══ Task inputs

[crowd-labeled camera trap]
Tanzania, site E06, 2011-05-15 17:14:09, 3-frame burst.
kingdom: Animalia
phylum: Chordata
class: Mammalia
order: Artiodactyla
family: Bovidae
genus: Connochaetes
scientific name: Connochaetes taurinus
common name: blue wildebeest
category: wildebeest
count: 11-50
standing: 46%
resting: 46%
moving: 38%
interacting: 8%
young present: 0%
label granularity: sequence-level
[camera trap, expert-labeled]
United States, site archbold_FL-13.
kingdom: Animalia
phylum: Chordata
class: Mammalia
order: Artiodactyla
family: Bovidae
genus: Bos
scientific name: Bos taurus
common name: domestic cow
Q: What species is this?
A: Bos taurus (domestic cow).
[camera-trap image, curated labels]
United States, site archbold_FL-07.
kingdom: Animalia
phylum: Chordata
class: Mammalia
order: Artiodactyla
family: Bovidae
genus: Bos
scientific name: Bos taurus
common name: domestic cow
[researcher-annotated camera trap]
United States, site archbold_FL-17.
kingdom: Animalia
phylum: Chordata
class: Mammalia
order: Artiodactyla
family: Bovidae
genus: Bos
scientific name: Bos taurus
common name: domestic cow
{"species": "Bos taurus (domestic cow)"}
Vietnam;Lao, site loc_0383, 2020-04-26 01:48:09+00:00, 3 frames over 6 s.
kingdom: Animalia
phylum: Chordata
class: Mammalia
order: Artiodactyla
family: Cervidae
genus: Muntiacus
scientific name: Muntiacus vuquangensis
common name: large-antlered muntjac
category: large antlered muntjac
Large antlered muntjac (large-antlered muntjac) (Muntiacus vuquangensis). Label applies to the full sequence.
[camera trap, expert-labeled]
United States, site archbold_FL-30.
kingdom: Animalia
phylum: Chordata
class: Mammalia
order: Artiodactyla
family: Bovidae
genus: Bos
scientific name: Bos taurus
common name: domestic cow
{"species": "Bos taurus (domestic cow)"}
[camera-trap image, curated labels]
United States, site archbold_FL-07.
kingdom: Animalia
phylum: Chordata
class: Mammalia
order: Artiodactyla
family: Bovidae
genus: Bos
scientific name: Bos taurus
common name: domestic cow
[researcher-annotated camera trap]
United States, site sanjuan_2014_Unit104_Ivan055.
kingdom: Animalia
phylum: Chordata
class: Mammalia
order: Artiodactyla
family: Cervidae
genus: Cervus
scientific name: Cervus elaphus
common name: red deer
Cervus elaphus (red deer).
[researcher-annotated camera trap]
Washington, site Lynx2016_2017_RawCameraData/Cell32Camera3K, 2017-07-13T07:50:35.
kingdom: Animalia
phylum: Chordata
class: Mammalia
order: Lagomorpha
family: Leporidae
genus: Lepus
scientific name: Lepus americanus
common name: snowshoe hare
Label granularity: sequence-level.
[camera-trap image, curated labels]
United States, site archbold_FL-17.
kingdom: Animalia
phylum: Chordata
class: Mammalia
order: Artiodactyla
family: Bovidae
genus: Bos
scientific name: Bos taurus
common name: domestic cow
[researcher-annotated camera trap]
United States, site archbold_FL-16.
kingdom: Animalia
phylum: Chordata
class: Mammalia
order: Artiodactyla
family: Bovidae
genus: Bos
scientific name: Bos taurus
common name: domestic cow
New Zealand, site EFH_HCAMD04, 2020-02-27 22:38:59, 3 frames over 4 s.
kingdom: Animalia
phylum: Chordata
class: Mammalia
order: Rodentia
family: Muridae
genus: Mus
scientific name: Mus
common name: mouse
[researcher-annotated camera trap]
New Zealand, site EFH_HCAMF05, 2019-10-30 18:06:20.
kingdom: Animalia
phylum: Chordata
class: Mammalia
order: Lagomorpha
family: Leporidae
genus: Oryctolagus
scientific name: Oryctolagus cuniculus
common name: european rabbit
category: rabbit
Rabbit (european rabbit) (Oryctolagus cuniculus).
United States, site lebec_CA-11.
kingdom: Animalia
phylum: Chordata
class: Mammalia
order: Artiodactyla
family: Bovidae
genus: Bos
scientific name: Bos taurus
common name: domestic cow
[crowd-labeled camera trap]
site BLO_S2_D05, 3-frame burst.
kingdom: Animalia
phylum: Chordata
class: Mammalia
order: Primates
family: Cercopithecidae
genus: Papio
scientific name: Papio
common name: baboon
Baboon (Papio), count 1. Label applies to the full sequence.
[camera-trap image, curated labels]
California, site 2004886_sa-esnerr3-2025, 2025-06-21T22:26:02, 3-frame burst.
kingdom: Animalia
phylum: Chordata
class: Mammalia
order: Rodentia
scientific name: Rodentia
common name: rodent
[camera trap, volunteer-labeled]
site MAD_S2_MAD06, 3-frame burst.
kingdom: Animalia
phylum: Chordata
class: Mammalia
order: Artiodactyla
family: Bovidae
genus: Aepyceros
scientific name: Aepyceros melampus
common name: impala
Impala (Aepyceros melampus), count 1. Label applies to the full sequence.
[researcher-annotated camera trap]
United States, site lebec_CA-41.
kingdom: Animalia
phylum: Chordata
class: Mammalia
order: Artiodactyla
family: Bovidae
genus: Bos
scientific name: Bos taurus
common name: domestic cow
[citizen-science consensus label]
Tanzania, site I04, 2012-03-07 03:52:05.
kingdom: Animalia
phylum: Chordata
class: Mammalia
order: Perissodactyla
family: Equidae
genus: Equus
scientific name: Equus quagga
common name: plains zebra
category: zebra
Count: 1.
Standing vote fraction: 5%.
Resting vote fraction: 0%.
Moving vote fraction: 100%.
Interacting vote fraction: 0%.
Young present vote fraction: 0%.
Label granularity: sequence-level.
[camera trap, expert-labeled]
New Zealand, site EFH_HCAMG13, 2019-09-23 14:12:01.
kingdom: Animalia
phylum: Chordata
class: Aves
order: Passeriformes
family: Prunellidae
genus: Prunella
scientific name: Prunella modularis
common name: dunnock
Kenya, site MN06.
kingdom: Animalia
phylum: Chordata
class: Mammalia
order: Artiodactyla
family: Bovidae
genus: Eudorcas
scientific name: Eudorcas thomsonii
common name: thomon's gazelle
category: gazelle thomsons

════

● **What the exercise asks**
Copy out the lines of the records above in which the string "present" appears.

● **Response to the task**
young present: 0%
Young present vote fraction: 0%.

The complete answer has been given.